Ngabuburit Pengawasan Bawaslu Demak, Bahas Politik Uang Dan Islam
|
Demak – Bawaslu Kabupaten Demak mengangkat tema Benang merah Riswah dan Politik Uang dalam Ngabuburit Pengawasan, Jum’at, 6 Maret 2026. Program yang tayang menjelang buka puasa kali ini menghadirkan anggota Bawaslu Demak, Kusfitria Marstyasih sebagai narasumber dengan didampingi staf Bawaslu Demak, Nugro Yhuono sebagai moderator.
Dalam pemaparannya, Kusfitria yang akrab disapa Pipit tidak menjelaskan secara ekspisit keterikatan praktik politik uang dengan konsep riswah dalam ajaran Islam. Karena riswah sendiri sudah jelas dimaknai sebagai pemberian atau suap untuk mempengaruhi keputusan seseorang demi kepentingan tertentu, yang secara tegas dilarang dalam ajaran agama.
Secara tegas pipit menyebut, politik uang merupakan praktik yang dilarang dalam Islam kerana bertentangan dengan prinsip-prinsip kejujuran, amanah, dan keadilan. “pihak yang memberi uang berarti bertindak tidak adil, ia mencoba memanipulasi pilihan rakyat dan ini menjadikan rusaknya tatanan masyarakat” tegas Pipit.
Ia menambahkan, upaya pencegahan politik uang akan lebih efektif apabila dilakukan dengan pendekatan yang menyentuh kesadaran moral dan nilai-nilai keagamaan di masyarakat. Dengan demikian, masyarakat tidak hanya memahami larangan secara hukum, tetapi juga menyadari dampak moral dan spiritual dari praktik tersebut.

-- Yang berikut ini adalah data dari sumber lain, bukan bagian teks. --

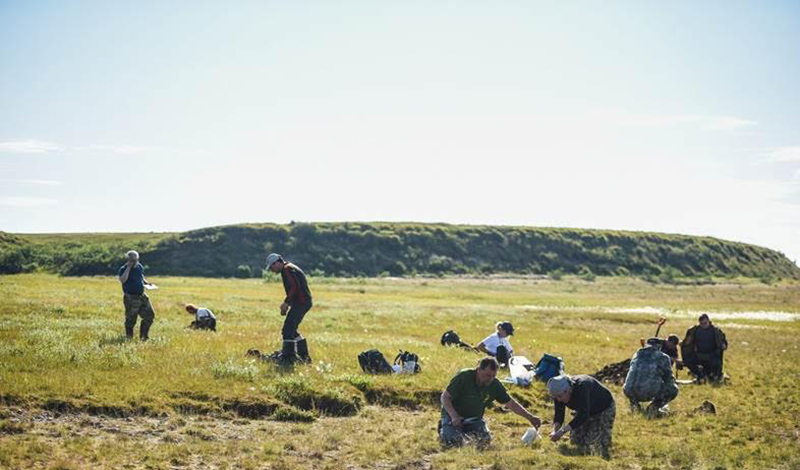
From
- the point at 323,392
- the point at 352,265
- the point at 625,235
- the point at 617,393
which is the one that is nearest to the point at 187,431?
the point at 323,392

Baca juga : Bawaslu Demak Posting Quote Edukatif K.H. Agus Salim
Melalui program Ngabuburit Pengawasan, Bawaslu Demak berharap masyarakat semakin memahami bahaya politik uang serta memiliki kesadaran bersama untuk menjaga integritas demokrasi. Selain menjadi sarana edukasi kepemiluan, program ini juga diharapkan dapat memperkuat literasi masyarakat tentang pentingnya pemilu yang jujur dan berintegritas.